Mencium tangan lalu memeluk Ayahnya manja. Itulah yang dilakukan Fatimah ketika permintaannya dikabulkan sang Ayah. Terlihat ia sangat bahagia.
“Iya, InsyaAllah. Sudah … sekarang kamu lanjutkan tulisanmu. Nanti yang pertama baca … harus Ayah, ya. Tidak boleh yang lain.”
“Siap, Ayah!” bak seorang Paskibra yang tengah menghadap merah putih. Jari-jari Fatimah melurus … menempel di ujung alis sebelah kanannya.
“Itu hormat, bukan siap.” Koreksi Ayahnya.
“Eh, iya …. ” setengah malu, refleks Fatimah menurunkan tangan.
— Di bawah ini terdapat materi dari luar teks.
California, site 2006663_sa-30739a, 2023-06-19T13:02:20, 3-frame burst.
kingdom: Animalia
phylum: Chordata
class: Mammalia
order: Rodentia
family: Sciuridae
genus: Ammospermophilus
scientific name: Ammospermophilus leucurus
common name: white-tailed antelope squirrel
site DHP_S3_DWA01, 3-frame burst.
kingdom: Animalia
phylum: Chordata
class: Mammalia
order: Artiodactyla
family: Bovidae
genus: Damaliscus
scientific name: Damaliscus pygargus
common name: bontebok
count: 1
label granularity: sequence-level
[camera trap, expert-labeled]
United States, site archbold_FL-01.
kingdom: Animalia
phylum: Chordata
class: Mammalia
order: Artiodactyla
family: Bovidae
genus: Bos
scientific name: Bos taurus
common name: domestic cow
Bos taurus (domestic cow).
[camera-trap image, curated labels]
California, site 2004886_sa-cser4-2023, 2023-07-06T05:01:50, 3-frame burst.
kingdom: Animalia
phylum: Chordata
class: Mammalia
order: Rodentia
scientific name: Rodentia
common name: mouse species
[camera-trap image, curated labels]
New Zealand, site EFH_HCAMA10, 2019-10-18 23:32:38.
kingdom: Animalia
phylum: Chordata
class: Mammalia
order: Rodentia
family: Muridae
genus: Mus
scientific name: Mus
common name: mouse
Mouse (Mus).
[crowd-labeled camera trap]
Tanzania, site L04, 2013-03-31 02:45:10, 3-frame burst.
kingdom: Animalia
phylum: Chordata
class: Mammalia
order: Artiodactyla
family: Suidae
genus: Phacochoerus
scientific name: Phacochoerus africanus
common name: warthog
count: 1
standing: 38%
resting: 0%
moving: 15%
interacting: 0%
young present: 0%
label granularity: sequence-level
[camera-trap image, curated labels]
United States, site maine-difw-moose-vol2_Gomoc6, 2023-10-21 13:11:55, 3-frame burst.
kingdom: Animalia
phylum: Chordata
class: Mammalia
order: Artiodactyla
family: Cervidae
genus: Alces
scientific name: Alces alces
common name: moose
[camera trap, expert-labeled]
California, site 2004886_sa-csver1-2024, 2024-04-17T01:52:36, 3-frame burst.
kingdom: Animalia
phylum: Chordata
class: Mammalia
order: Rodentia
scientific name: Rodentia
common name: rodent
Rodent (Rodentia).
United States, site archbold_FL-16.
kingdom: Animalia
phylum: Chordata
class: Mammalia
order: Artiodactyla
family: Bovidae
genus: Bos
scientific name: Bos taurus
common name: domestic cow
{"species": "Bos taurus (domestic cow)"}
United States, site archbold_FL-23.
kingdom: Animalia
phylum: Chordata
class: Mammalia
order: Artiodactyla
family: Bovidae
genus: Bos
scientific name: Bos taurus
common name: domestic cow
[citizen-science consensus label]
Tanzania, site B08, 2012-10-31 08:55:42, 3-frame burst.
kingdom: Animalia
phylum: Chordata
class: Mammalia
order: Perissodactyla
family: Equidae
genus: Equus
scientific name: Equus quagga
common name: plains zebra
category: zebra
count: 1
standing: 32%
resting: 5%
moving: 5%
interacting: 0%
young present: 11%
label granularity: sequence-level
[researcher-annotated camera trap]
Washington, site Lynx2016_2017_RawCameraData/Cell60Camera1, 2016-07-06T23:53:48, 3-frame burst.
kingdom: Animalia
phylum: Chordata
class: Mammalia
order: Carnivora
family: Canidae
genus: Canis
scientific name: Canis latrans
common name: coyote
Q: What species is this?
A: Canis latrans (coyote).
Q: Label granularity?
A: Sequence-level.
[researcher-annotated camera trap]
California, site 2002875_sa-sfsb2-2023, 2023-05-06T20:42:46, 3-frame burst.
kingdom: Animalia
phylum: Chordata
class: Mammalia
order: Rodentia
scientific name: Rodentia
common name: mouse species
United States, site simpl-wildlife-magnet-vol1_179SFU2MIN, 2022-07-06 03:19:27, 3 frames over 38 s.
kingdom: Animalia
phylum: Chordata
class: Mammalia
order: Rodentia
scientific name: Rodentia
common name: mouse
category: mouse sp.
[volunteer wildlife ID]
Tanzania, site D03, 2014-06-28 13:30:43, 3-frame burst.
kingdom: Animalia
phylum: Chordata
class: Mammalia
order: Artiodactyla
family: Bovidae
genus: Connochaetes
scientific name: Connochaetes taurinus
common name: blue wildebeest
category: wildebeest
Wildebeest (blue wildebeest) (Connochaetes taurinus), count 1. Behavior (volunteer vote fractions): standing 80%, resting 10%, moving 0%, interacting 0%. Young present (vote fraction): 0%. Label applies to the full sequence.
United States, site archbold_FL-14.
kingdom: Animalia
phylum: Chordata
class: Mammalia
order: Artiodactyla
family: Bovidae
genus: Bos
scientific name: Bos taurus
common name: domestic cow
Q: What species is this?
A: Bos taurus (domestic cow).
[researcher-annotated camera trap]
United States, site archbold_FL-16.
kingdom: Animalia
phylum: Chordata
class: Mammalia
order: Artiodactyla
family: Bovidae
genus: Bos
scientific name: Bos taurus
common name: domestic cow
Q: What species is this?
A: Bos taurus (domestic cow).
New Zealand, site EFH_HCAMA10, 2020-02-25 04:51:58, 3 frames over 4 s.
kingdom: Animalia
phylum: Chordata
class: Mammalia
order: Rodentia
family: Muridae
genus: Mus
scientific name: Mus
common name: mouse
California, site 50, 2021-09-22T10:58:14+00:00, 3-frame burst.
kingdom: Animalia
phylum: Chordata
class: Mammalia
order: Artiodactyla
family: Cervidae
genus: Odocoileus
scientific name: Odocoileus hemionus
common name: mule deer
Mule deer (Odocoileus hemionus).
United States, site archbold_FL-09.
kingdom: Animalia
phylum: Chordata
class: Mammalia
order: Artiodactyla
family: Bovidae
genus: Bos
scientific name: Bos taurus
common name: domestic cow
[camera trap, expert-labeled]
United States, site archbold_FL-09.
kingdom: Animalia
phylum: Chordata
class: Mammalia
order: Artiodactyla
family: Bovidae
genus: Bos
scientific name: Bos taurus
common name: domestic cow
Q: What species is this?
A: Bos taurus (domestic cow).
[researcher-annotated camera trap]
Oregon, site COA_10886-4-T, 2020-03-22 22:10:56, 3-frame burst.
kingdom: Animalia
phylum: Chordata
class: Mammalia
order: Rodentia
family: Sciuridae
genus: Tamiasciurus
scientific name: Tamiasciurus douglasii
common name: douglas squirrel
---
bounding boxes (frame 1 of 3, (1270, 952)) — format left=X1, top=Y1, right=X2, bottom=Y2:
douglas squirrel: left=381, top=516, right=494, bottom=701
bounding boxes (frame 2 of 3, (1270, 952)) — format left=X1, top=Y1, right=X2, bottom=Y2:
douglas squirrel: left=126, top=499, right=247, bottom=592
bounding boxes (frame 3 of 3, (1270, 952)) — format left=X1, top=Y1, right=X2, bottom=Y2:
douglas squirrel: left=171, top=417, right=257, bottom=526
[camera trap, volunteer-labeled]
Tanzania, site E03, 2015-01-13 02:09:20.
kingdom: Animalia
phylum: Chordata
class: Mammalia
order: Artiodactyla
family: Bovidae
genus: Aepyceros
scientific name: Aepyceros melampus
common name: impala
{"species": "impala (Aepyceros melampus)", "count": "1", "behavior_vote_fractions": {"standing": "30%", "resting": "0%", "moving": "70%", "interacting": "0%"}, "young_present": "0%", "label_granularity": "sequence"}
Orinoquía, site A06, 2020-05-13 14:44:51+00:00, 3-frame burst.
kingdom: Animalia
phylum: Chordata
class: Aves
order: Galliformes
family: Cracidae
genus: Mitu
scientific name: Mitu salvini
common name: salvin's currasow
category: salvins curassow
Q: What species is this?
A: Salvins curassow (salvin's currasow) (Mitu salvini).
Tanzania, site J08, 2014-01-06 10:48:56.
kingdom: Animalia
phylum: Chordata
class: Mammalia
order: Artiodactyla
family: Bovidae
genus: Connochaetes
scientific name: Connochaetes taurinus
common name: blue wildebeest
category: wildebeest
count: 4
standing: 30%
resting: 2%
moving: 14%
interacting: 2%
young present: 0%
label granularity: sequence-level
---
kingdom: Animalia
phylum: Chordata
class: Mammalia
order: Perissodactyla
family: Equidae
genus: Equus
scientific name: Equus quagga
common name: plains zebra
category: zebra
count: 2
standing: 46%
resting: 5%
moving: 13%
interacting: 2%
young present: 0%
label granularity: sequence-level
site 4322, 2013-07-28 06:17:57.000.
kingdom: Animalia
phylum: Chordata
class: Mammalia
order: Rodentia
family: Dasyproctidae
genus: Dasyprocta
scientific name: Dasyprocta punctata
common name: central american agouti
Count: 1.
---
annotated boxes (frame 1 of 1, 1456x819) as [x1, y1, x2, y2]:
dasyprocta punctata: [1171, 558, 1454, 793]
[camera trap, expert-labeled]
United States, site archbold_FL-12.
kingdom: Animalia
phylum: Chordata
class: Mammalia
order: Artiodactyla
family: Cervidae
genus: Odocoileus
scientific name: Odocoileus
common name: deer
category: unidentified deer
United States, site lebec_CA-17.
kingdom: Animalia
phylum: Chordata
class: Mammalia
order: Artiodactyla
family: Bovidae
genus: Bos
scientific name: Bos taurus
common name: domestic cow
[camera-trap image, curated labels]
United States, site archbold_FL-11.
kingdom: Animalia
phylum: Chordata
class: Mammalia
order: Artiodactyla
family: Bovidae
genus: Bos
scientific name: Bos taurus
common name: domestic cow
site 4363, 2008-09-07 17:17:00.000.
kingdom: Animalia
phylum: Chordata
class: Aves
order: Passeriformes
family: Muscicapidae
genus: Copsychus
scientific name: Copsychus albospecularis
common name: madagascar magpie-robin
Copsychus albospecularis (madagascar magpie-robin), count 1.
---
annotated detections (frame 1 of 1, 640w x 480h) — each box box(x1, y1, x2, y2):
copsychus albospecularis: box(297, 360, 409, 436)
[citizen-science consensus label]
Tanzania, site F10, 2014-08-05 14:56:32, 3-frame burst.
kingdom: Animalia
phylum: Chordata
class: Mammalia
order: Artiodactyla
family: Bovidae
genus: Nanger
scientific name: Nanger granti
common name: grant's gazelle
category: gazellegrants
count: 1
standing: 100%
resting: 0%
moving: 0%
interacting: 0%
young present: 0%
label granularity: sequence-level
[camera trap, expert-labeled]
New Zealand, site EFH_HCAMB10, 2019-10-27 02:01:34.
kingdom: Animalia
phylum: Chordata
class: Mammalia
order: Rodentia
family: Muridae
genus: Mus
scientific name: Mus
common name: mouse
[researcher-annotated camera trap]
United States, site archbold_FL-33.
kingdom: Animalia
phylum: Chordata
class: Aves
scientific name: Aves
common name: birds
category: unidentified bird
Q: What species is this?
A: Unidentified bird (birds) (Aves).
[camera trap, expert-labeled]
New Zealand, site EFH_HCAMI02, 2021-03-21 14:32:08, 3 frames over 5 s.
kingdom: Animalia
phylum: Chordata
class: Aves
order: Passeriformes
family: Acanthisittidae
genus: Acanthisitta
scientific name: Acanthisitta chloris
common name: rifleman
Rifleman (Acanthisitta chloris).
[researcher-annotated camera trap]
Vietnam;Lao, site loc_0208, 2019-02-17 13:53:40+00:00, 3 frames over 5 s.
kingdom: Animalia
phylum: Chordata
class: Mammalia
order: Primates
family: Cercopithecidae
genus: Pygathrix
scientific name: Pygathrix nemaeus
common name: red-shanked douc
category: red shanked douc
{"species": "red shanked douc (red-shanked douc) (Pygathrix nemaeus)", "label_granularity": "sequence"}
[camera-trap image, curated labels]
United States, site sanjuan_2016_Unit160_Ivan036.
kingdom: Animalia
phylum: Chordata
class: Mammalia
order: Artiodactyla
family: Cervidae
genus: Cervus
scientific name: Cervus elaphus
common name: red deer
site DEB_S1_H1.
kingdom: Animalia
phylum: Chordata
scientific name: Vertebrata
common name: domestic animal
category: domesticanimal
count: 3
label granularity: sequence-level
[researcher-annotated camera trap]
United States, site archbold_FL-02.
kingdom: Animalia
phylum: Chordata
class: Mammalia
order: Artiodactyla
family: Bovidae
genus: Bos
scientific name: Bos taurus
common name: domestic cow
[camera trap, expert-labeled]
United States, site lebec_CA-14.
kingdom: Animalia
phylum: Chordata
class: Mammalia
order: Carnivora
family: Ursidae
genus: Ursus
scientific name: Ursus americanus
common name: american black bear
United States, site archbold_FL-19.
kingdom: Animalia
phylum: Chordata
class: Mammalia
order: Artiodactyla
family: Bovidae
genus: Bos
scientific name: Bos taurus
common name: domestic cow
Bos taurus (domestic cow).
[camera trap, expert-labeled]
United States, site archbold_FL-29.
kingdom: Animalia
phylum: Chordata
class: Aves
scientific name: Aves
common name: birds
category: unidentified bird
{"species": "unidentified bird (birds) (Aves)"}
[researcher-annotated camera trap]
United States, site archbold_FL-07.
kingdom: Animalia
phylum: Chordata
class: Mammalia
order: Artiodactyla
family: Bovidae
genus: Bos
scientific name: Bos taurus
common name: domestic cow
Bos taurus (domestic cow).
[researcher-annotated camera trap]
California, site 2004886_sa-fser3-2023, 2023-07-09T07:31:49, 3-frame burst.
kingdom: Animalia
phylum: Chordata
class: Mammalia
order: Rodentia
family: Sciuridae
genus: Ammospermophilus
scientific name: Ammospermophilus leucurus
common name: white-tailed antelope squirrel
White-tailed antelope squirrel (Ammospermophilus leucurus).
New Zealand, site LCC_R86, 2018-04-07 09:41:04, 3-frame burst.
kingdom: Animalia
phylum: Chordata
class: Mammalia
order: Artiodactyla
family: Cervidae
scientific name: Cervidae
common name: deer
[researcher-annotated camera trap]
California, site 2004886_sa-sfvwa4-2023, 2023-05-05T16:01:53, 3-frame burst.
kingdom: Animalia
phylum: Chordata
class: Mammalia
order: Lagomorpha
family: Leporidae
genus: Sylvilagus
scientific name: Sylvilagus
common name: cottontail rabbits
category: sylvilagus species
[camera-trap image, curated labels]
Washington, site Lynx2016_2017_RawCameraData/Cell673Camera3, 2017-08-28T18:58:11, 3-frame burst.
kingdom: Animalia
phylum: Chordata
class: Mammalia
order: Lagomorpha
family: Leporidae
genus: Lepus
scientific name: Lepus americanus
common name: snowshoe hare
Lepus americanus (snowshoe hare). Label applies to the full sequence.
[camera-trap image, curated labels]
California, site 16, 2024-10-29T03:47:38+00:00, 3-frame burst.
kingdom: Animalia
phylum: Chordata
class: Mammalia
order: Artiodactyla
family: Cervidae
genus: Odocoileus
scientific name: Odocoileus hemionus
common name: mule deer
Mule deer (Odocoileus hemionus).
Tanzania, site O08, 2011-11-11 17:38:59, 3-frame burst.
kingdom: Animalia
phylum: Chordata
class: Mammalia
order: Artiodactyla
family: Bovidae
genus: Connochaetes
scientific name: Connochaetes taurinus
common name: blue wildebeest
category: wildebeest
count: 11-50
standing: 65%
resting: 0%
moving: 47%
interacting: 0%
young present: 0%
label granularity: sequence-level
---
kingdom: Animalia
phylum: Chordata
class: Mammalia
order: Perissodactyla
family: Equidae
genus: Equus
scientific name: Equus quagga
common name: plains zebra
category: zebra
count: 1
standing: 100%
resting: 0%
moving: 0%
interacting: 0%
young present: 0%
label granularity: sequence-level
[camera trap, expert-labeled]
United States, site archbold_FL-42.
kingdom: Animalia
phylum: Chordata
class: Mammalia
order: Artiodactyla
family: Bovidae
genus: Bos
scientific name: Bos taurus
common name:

Ayahnya tersenyum melihat tingkahnya yang kekanak-kanakan itu.
“Ayah, ” kata Fatimah, “nanti kalau novelku sukses … sesukses Asma Nadia, Tere liye dan penulis besar lainnya. Dan semoga saja … Aamiin,” Fatimah mengatakan itu sambil menengadahkan kedua tangannya lalu diusapkan ke wajah. Kemudian dia melanjutkan,
“aku pasti akan melakukan sujud syukur.”
“Bagaimana?” Ayahnya bingung dengan pernyataan Fatimah.
“Iya … aku akan sujud syukur.”
“Ada yang salah pada kalimatmu, Nak.”
“Salahnya di mana?” Tanya Fatimah heran.
“Sewaktu kamu meminta laptop baru tadi, kenapa kamu mencium tangan Ayah, lalu memeluk Ayah?”
“Ya … karena Ayah memenuhi permintaan Imah.”
“Laptopnya mana?”
“Kan bulan depan?”
“Kenapa tak bulan depan saja kamu cium tangan dan peluk Ayah?”
Fatimah bingung, masih belum mengerti apa maksud sang Ayah.
“Maksud Ayah, kenapa kamu lebih percaya Ayah daripada Allah? Kenapa kamu tidak memperlakukan Allah sama seperti kamu memperlakukan Ayah? Kenapa nanti sujud syukurnya?”
Fatimah mematung, tak berkata apa-apa.
“Fatimah anakku, ” lanjut Ayahnya, “sujud syukurnya sekarang saja, itu bukti kamu yakin Allah akan mengabulkan cita-citamu. Sama halnya kamu yakin Ayah akan memberikan laptop baru untukmu. Nanti, jika cita-citamu dikabulkan Allah, lakukanlah hal yang sama. Jika pun nanti tidak dikabulkan oleh-Nya, tetaplah begitu. Kan Allah tahu yang terbaik untuk hamba-Nya.”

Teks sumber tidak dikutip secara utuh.